• **练习任务 a**: 找出下方原文举例时写出的所有具体数字排列(以逗号分隔的数字序列),重复出现的只列一次。

集训第四周(高效算法设计)O题 (构造题)

A permutation on the integers from 1 to n is, simply put, a particular rearrangement of these integers. Your task is to generate a given permutation from the initial arrangement 1, 2, 3, . . . , n using only two simple operations.

•  Operation 1: You may swap the first two numbers. For example, this would change the arrangement 3,2,4,5,1 to 2,3,4,5,1.

• Operation 2: You may move the first number to the end of the arrangement. For example, this would change the arrangement 3,2,4,5,1 to 2,4,5,1,3.

Input

The input consists of a number of test cases. Each test case begins with a single integer n between 1 and 300. On the same line, a permutation of integers 1 through n is given where consecutive integers are separated by a single space. Input is terminated by a line containing ‘0’ which should not be processed.

• **所给记录**:
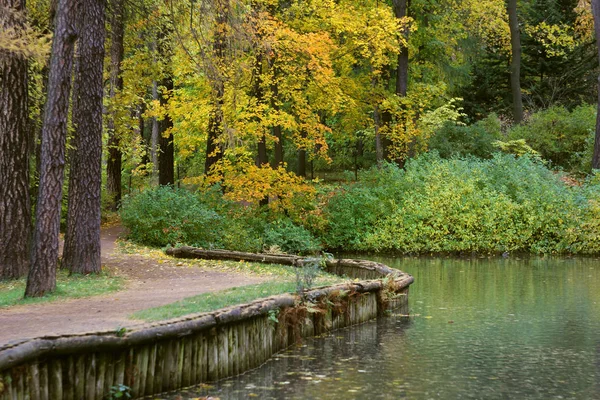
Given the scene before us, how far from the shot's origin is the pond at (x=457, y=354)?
7980 millimetres

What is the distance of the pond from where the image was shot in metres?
7.98

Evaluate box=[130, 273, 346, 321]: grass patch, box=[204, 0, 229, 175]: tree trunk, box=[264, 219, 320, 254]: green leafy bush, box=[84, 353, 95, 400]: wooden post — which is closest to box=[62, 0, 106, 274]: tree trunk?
box=[130, 273, 346, 321]: grass patch

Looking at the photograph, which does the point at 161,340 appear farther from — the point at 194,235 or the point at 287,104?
the point at 287,104

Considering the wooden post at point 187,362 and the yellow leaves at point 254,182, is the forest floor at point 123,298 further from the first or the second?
the yellow leaves at point 254,182

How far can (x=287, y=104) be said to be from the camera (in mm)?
25859

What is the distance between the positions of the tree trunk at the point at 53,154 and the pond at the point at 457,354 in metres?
3.62

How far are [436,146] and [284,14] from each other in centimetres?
1086

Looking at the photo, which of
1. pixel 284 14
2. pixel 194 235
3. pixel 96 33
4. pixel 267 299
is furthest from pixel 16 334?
pixel 284 14

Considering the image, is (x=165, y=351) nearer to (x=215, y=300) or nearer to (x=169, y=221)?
(x=215, y=300)

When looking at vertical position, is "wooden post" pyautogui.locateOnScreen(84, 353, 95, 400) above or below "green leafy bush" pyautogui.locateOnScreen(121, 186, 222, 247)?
below

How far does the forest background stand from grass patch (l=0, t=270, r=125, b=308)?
0.39 m

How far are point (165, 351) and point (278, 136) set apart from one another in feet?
55.8

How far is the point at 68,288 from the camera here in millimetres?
11672

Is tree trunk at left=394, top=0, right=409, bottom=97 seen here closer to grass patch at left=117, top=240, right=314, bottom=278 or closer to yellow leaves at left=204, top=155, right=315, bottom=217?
yellow leaves at left=204, top=155, right=315, bottom=217
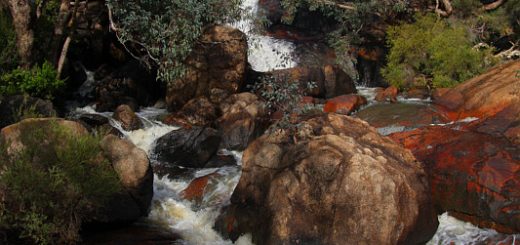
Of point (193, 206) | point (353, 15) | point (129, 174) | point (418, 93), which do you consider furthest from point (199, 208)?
point (353, 15)

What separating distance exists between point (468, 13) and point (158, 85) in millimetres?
15055

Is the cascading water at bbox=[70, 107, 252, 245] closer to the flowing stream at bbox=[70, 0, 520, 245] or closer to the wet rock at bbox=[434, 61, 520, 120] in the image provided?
the flowing stream at bbox=[70, 0, 520, 245]

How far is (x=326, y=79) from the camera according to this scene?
22859 millimetres

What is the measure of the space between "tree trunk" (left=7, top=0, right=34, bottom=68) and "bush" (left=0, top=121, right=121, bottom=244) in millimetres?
7572

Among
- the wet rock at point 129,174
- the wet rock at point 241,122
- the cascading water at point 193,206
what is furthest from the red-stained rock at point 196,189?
the wet rock at point 241,122

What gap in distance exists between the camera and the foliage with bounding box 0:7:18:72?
1697 cm

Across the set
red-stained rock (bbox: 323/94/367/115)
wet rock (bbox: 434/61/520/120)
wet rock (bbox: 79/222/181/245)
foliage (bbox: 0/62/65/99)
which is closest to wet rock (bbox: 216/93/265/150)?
red-stained rock (bbox: 323/94/367/115)

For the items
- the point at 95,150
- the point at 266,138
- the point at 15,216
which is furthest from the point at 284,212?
the point at 15,216

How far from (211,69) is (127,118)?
4228mm

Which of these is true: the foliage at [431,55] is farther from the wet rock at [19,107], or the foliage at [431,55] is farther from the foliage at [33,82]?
the wet rock at [19,107]

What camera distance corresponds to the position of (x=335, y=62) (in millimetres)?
25328

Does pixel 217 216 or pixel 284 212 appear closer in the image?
pixel 284 212

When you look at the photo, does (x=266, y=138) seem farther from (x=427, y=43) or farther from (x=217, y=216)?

• **练习任务 b**: 显示上方记录中含有字符串“scene”的每一行,区分大小写。

• **正确结果 a**:
3,2,4,5,1
2,3,4,5,1
2,4,5,1,3

• **正确结果 b**:
Given the scene before us, how far from the shot's origin is the pond at (x=457, y=354)?
How far is (x=326, y=79) from the camera according to this scene?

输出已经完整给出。